Practical implications

Based on the current study, GL can be recommended for teachers and parents as a supplemental tool for children’s reading remediation. The game was effective in training the word decoding of children who have moderate and severe reading difficulties, but it is important to realize that these children need additional support to achieve transfer and long-term effects. GL could be used as the initial step, providing a boost to the development of basic decoding skills, and the further development of more advanced reading skills could be supported with other methods.

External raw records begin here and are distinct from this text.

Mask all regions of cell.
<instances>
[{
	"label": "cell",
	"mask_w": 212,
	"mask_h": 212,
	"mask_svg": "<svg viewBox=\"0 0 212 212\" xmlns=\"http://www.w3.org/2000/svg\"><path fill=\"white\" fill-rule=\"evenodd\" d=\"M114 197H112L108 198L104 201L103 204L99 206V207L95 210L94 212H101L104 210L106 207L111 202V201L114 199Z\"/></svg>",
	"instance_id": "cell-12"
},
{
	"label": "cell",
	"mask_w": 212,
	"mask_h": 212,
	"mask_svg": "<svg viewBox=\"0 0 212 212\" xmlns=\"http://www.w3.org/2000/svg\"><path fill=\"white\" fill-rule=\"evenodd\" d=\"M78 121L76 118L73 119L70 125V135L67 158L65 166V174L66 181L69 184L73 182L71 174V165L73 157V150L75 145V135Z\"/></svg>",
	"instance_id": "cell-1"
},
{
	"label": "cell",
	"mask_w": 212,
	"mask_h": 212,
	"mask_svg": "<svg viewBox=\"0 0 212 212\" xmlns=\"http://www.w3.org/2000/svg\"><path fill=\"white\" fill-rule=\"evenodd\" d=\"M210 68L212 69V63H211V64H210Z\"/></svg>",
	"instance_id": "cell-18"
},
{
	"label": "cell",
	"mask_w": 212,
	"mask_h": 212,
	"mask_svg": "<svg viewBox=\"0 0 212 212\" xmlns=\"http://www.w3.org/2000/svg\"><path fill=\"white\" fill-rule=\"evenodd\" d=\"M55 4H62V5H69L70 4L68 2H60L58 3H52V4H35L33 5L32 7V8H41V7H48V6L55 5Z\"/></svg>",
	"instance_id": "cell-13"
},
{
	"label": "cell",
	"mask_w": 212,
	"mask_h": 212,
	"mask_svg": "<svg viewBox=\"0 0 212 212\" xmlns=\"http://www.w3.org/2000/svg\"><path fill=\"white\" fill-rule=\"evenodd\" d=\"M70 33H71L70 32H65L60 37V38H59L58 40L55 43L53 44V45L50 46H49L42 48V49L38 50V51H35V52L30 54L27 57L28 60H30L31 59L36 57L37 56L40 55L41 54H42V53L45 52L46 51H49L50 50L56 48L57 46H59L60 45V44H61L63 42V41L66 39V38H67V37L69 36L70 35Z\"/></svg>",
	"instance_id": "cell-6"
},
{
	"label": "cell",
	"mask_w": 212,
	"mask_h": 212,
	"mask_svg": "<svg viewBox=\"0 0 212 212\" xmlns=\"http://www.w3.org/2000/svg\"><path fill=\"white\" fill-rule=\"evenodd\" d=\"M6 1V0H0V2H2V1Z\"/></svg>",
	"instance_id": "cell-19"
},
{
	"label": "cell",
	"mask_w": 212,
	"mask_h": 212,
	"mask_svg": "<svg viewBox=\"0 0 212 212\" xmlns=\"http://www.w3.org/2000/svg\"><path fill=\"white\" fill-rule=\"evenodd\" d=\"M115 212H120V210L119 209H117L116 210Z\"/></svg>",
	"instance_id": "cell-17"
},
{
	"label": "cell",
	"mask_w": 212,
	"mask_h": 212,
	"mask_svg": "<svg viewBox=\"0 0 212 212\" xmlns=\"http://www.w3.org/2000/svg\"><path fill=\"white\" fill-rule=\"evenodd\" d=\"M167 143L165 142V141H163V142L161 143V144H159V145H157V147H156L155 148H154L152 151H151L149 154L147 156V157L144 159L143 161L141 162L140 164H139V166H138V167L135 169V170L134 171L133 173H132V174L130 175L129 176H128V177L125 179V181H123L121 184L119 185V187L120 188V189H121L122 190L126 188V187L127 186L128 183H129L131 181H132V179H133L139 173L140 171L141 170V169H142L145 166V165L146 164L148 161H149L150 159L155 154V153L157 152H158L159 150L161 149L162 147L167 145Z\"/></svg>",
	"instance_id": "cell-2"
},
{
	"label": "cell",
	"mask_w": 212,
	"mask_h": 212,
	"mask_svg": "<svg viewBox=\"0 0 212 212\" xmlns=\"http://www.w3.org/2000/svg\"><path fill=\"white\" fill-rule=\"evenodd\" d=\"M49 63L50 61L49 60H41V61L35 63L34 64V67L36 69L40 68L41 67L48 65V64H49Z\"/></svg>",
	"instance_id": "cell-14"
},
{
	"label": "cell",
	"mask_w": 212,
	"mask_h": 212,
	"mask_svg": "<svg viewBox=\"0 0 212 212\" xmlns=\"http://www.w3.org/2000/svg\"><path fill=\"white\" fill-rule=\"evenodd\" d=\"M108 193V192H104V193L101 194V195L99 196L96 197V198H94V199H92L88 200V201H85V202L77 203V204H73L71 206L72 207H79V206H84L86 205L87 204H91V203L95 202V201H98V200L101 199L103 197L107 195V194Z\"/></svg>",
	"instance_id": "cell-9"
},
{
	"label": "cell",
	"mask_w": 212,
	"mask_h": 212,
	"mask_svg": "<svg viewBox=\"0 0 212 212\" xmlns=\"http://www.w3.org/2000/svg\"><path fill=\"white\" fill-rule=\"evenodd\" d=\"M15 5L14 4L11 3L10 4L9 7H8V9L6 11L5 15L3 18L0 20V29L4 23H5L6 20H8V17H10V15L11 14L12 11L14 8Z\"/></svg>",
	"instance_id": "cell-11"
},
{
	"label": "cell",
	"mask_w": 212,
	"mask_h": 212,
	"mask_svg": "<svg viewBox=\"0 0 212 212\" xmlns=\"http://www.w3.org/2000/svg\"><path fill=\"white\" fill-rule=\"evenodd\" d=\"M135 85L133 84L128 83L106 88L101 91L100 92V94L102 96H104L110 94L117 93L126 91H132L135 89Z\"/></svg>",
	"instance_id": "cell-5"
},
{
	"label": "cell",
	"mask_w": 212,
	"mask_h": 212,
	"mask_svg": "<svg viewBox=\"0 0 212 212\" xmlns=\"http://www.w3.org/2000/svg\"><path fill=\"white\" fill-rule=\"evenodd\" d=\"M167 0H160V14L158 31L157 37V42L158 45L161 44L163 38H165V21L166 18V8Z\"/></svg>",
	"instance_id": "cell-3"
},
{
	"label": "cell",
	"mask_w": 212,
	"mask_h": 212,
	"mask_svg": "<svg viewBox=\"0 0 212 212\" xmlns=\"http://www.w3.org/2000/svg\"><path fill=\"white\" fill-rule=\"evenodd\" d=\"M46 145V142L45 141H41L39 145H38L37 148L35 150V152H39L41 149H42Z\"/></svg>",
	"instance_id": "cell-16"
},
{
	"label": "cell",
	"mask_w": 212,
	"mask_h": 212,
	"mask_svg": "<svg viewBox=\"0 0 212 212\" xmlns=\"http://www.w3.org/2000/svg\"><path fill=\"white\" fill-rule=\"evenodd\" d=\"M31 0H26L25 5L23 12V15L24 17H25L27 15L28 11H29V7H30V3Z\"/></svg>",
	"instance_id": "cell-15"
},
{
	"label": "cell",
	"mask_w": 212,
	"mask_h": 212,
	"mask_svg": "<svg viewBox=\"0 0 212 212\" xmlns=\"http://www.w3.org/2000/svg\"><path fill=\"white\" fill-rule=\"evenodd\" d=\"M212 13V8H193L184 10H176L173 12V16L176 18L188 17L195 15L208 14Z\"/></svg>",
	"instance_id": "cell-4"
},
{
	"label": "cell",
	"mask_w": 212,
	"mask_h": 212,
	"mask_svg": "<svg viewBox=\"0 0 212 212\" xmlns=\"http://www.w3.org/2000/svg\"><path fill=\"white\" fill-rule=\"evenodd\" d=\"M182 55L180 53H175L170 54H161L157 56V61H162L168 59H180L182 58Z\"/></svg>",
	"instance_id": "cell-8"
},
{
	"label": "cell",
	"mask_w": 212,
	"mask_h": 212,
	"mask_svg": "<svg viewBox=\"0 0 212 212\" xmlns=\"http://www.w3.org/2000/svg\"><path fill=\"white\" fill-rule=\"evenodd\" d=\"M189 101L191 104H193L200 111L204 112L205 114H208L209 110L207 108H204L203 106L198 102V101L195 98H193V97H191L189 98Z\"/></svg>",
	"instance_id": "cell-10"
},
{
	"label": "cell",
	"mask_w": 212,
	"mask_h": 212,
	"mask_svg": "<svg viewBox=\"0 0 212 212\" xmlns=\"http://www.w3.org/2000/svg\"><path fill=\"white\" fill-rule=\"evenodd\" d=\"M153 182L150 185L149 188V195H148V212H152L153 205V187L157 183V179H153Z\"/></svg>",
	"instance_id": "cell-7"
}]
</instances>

The study also shows that assessing engagement and in-game performance can provide valuable information for further development of the game. The present study shows that in-game performance is a potential mediator between the player’s engagement and learning, and this process should be researched further using larger samples. It seems that if the game supports players’ cognitive engagement, encouraging them to have good in-game performance, the training effects could be stronger. In the case of GL, a potential way to increase players’ cognitive engagement could be the elaboration of the feedback the game gives the players. The present version of GL provided only immediate correct/incorrect feedback after each trial, but no information of the overall level of performance or skill development. The players progressed in the game world by completing the learning tasks, regardless of the level of performance, which may not have encouraged them to try their best. In the case of struggling learners, who often have motivational problems, preventing progress in the case of poor performance is not an ideal approach. Instead, the provision of encouraging, informative feedback showing what the players have accomplished and which areas need more practice could help direct their efforts toward mastering the learning content, as has been suggested by previous research (Butler and Winne 1995; Hattie and Timperley 2007).

Limitations

The low number of participants is the main limitation of the present study. However, we consider the sample to be generally representative of Finnish second graders who have moderate to severe reading difficulties because the participants came from 25 schools and from three cities. Another limitation is the lack of a control group in the follow-up period. The results of the training group indicate that learning was slower during typical instruction than during the intervention, but because we did not have a comparison group showing how much children who have reading difficulties normally develop during the same period of typical instruction (from second grade January to March), it is difficult to draw conclusions concerning the stability of the training effect.

Conclusion

The current study showed that a game-based intervention designed to train grapheme–phoneme correspondence skills and word decoding and that is carried out by parents and teachers can be effective in supporting children who have moderate and severe reading difficulties. This finding is encouraging because it indicates that this specific group of children, who often show poor responses to typical school-provided support methods, can benefit from digital game-based training of reading skills. The effect emerged specifically for the word-level reading skill the game was designed to teach. The results also highlight the importance of studying different aspects of engagement in addition to skill development because an analysis of engagement can provide information that can be used to advance game development.